Pi is an open-source project for building your own agentic harness. It's minimal by design, MIT-licensed, and works with 15+ model providers. As personal agents become more common, Pi could prove to be the tool to reach for when you need specific, focused agents without the overhead of a full platform. Armin Ronacher's company Earendil recently acquired Pi, which tracks with the efficiency-first mindset they're preaching on the podcast.

📖 Read
WordPress is my Open Claw now
Ronnie Burt

I've had the idea in the back of my head to use WordPress as a knowledge base for agents, and Ronnie Burt at Automattic has an interesting proof of concept with a similar approach. He built HelloDolly.fun on top of WordPress Multisite as an accessible agent platform.
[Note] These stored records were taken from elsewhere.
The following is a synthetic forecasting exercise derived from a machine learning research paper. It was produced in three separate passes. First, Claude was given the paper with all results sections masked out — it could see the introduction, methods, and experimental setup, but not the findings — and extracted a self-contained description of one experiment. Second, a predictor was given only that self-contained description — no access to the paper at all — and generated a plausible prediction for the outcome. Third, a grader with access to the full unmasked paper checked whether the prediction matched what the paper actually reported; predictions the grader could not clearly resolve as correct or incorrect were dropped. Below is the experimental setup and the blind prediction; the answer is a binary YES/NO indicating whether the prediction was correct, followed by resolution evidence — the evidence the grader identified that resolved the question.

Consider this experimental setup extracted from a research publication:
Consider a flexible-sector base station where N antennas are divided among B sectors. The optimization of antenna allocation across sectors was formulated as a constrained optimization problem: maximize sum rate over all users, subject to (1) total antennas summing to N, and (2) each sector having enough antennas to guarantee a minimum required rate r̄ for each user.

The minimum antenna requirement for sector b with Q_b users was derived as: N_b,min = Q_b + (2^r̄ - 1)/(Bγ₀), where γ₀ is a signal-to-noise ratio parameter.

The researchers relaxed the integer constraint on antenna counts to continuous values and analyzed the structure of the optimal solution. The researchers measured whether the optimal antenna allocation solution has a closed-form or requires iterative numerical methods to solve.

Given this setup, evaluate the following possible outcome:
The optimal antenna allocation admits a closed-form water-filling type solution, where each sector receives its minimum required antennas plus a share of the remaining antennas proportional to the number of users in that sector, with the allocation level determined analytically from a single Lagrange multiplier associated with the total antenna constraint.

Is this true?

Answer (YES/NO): NO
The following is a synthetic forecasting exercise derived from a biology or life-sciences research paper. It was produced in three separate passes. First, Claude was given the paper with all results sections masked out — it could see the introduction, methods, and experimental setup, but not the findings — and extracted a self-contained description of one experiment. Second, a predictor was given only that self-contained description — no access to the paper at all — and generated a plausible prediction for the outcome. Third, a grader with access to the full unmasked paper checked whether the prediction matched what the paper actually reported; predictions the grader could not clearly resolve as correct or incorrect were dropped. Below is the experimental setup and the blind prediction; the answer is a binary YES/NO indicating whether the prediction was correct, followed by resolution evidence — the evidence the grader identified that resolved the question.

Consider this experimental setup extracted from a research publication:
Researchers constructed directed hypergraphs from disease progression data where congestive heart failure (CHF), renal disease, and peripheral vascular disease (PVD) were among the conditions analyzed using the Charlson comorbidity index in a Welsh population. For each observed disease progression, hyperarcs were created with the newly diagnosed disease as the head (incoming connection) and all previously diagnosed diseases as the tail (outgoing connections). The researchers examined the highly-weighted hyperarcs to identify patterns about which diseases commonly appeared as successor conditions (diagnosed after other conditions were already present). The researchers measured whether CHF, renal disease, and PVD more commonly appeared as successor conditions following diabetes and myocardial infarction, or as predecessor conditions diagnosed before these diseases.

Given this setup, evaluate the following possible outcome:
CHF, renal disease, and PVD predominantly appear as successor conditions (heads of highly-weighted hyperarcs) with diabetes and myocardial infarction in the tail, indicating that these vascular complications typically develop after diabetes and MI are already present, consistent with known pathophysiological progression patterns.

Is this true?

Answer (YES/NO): YES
I'm very interested in seeing how WordPress is able to fit itself into the agentic landscape. It's never been the sexiest platform, but it still provides a lot of built-in functionality in an open-source package.

SpaceX struck a deal with Cursor to build a "coding and knowledge work AI," with an option to acquire the company for $60 billion. It makes sense. Cursor needs compute resources which SpaceX has, and xAI needs to catch up in the coding game, which Cursor has. Cursor has been putting out some interesting things lately. I’m keeping an eye on them going forward.